Data shown:
.....
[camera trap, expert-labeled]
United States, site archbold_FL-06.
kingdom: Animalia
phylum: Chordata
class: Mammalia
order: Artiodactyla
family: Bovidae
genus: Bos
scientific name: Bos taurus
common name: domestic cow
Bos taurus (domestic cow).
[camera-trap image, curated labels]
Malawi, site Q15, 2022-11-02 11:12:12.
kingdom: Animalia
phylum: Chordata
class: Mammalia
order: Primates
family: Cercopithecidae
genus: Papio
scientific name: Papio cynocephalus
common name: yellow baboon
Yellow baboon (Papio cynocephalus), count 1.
.....
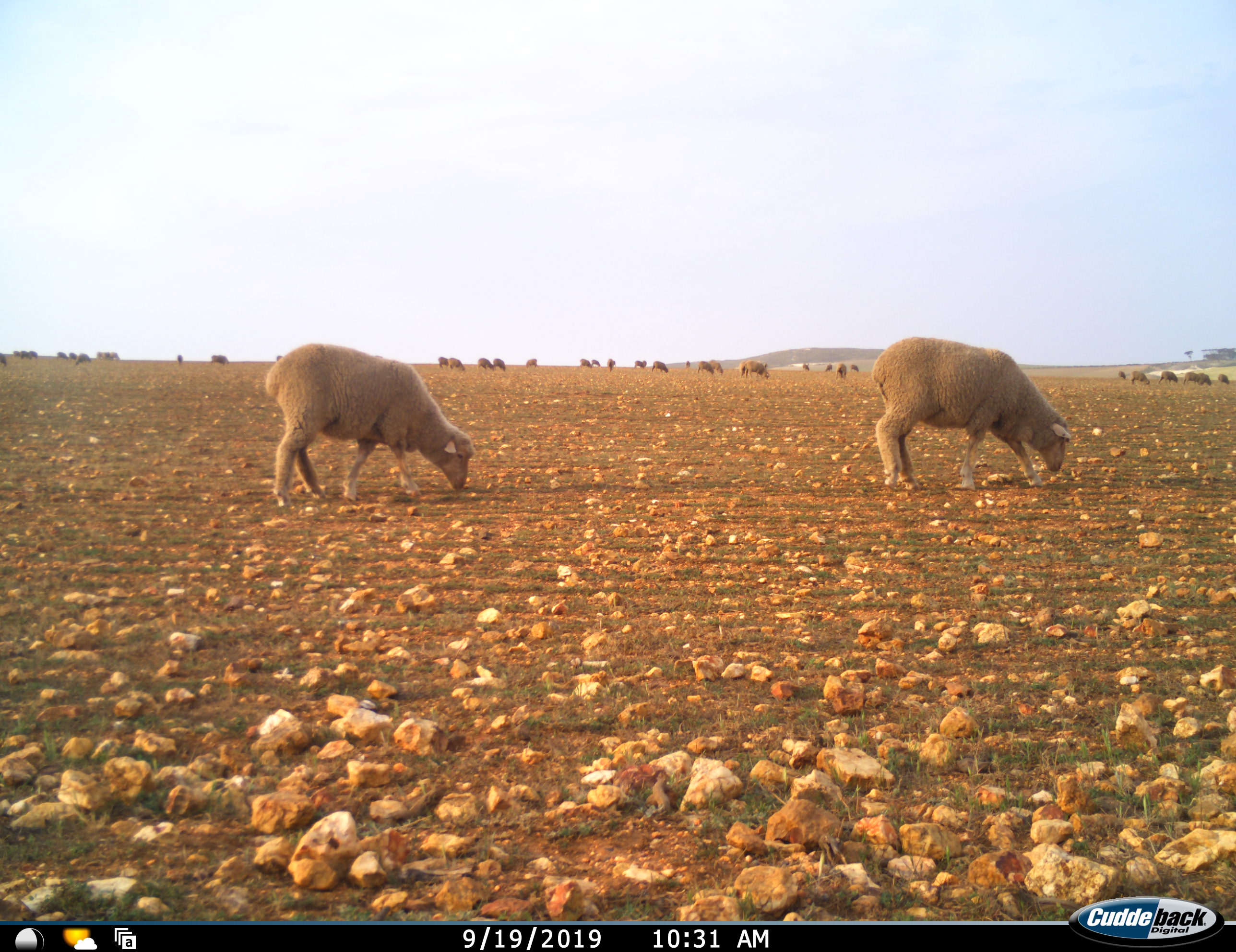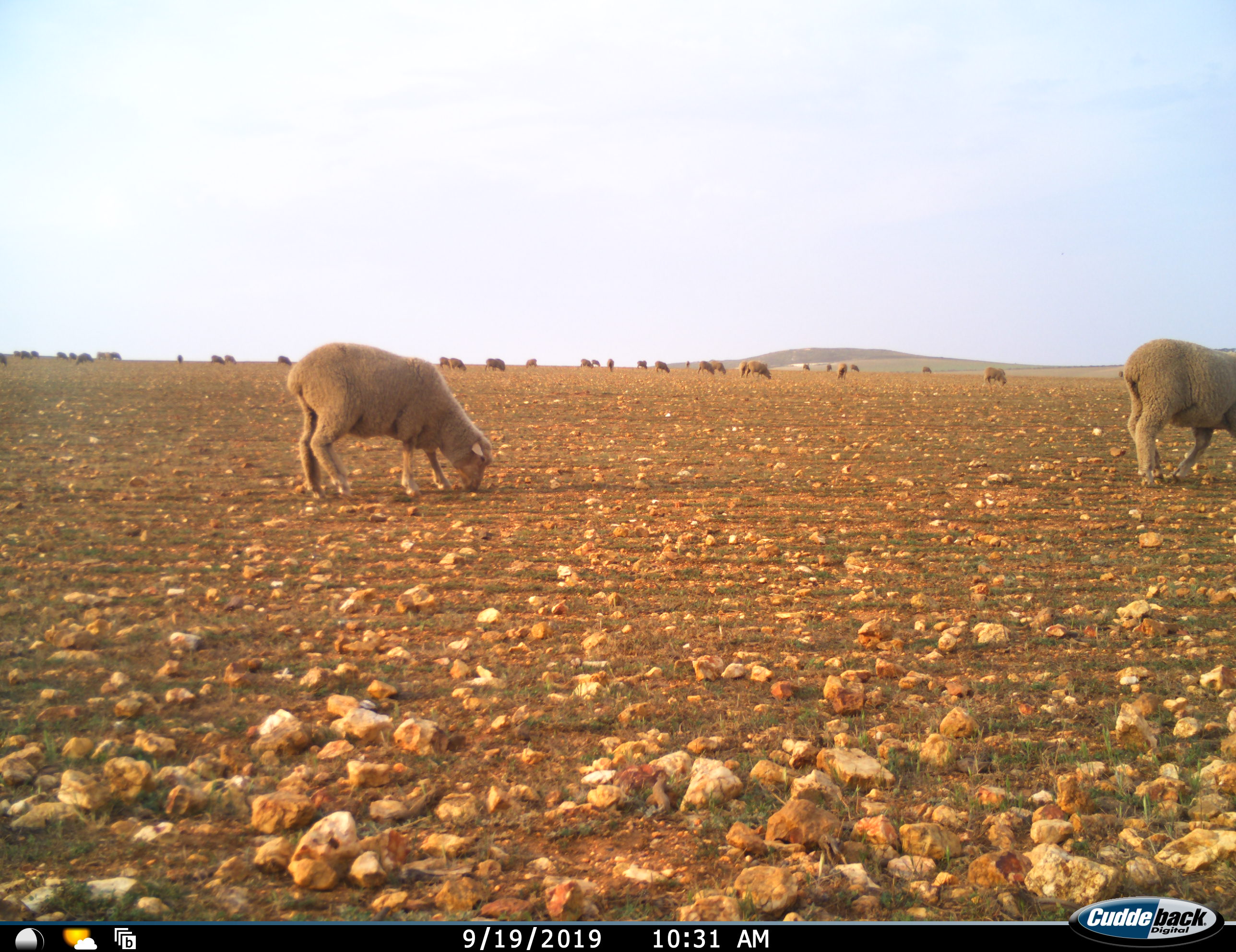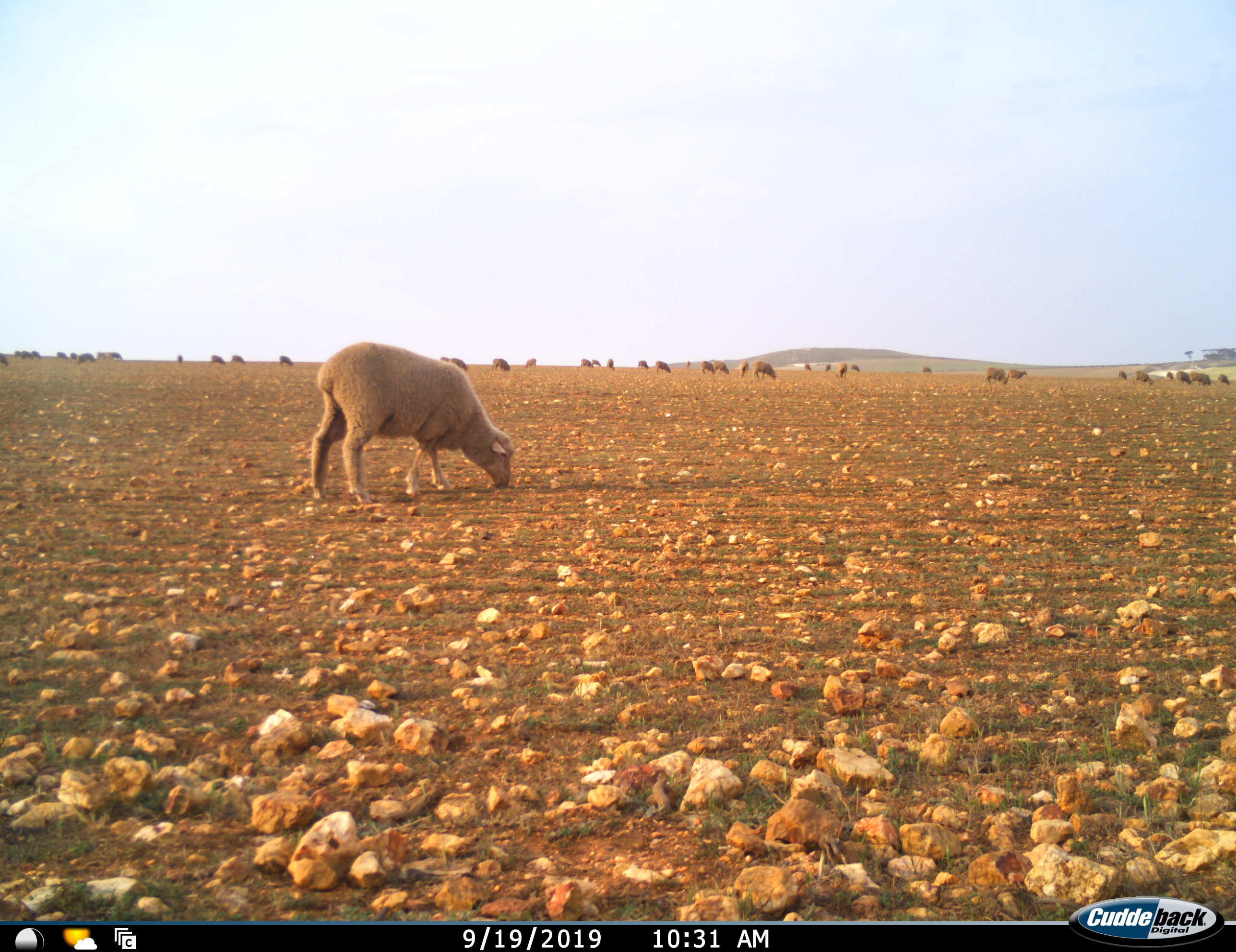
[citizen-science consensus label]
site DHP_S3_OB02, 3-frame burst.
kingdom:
.....
Work item:
Within the entries above, count the lines that include "site". The answer is that number alone.

Solution:
3